**READING TEXT**
——

Reputation: 17099
Why do the following plots look different? Both methods appear to use Gaussian kernels.
How does ggplot2
compute a density?
library(fueleconomy)
d <- density(vehicles$cty, n=2000)
ggplot(NULL, aes(x=d$x, y=d$y)) + geom_line() + scale_x_log10()
ggplot(vehicles, aes(x=cty)) + geom_density() + scale_x_log10()
UPDATE:
A solution to this question already appears on SO here, however the specific parameters ggplot2 is passing to the R stats density function remain unclear.
An alternate solution is to extract the density data straight from the ggplot2 plot, as shown here
Upvotes: 8
Views: 1394
Reputation: 25914
In this case, it is not the density calculation that is different but how the log10 transform is applied.
First check the densities are similar without transform
library(ggplot2)
library(fueleconomy)
d <- density(vehicles$cty, from=min(vehicles$cty), to=max(vehicles$cty))
ggplot(data.frame(x=d$x, y=d$y), aes(x=x, y=y)) + geom_line()
ggplot(vehicles, aes(x=cty)) + stat_density(geom="line")

——

**DATA ROWS**
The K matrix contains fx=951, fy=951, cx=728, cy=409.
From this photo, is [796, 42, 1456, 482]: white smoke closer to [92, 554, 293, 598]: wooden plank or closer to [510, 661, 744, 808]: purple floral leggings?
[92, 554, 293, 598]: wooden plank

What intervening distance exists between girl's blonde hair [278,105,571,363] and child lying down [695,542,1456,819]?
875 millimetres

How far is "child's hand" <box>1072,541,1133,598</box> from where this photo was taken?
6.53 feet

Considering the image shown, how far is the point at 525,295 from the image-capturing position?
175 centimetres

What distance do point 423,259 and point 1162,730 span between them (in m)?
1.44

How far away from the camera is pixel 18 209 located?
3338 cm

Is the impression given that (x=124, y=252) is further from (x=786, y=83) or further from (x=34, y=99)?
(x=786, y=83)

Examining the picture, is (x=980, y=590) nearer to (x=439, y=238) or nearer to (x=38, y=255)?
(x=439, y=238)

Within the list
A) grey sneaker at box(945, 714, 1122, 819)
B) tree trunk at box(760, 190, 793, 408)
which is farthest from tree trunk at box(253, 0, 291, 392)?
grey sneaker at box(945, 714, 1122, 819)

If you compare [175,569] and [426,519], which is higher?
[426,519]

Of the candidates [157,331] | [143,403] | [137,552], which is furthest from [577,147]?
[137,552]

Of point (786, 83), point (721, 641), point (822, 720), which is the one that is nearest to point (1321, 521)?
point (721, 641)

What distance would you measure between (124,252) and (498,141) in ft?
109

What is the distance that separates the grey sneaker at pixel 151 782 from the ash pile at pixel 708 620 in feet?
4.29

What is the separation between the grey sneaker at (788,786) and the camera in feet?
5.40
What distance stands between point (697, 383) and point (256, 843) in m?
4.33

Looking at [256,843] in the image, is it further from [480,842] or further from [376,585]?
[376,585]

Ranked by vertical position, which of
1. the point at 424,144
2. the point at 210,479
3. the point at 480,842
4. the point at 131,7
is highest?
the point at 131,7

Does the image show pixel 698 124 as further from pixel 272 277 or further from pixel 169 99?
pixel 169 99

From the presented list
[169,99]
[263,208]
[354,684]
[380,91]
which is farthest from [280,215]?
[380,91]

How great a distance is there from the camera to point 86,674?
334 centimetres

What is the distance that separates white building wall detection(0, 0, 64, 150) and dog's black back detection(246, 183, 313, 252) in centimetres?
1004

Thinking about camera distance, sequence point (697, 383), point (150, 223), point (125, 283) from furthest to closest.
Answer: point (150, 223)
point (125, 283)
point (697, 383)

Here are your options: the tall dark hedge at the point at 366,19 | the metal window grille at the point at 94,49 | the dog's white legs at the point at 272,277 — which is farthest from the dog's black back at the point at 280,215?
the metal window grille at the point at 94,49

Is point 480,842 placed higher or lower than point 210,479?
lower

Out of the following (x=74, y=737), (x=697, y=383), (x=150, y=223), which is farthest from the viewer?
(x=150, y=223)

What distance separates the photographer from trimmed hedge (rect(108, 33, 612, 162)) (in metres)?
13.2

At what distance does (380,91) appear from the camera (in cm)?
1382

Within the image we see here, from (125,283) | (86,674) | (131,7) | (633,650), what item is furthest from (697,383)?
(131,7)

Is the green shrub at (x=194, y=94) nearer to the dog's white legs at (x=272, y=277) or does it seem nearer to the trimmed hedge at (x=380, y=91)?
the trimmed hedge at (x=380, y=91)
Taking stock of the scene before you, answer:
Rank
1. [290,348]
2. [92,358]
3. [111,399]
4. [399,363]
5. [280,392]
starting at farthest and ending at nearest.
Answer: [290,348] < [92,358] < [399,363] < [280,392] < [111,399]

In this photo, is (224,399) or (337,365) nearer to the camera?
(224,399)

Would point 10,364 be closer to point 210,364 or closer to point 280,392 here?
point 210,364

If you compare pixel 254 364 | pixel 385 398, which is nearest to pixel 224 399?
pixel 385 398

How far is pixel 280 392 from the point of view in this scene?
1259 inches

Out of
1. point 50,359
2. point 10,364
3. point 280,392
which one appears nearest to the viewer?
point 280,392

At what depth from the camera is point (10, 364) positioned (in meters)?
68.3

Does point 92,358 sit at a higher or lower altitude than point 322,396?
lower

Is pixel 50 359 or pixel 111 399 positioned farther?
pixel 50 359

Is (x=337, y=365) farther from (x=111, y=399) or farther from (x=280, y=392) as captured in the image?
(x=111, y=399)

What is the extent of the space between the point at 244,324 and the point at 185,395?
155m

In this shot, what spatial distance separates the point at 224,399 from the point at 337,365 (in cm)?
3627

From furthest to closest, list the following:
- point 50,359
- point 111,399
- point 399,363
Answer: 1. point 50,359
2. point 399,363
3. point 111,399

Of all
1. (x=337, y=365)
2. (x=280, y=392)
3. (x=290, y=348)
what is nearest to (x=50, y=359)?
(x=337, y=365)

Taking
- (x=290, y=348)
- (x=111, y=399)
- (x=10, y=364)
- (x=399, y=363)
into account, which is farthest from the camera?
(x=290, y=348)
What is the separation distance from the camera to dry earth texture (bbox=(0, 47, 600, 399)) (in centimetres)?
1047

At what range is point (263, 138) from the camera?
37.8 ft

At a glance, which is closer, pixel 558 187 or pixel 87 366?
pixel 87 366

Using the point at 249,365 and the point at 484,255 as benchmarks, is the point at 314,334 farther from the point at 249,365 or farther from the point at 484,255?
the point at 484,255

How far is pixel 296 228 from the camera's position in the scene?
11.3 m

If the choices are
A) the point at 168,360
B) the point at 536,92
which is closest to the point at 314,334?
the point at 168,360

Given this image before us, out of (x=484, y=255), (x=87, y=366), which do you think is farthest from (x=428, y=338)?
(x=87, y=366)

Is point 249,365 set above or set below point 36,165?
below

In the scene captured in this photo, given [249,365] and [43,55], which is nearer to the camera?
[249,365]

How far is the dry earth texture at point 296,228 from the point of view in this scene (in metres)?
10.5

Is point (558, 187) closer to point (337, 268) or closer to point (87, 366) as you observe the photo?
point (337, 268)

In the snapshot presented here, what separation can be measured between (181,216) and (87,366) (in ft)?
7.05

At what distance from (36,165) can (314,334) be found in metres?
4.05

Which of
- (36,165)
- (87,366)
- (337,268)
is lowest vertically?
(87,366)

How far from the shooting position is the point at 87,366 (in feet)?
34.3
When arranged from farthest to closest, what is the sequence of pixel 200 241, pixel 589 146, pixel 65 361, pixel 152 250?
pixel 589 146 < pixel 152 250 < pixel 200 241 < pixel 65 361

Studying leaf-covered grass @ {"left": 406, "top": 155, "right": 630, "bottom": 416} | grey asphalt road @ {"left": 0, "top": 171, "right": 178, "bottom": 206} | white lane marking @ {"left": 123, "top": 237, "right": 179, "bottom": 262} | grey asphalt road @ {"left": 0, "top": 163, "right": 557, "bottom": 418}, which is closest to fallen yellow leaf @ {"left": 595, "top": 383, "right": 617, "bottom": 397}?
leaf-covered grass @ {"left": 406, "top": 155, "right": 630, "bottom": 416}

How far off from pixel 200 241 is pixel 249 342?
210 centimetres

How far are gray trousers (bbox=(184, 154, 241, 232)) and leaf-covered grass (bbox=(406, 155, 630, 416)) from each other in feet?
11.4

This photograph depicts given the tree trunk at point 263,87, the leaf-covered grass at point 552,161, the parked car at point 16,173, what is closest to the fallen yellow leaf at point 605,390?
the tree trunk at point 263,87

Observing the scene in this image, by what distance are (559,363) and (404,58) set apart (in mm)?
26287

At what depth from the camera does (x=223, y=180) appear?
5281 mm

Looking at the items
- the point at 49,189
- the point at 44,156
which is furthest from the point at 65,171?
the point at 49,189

——

**TASKS TO CARRY OUT**
(a) In the thread on ggplot2 density plots, what does the answer say actually causes the two plots to differ?
(b) List every distinct function that the code in the ggplot2 density thread adds to a ggplot call with the + operator.
(c) Write the next part of the thread on ggplot2 density plots, picking up right after its final line of code.

**FINAL ANSWERS**
(a) The difference comes from how the log10 transform is applied, not from the density calculation.

(b) geom_line(), scale_x_log10(), geom_density(), stat_density()

(c)
So the issue seems to be the transform. In the stat_density
below, it seems as
if the log10 transform is applied to the x variable before the density calculation.
So to reproduce the results manually you have to transform the variable prior to the
calculating the density. Eg
d2 <- density(log10(vehicles$cty), from=min(log10(vehicles$cty)),
to=max(log10(vehicles$cty)))
ggplot(data.frame(x=d2$x, y=d2$y), aes(x=x, y=y)) + geom_line()
ggplot(vehicles, aes(x=cty)) + stat_density(geom="line") + scale_x_log10()
PS: To see how ggplot
prepares the data for the density, you can look at the code as.list(StatDensity)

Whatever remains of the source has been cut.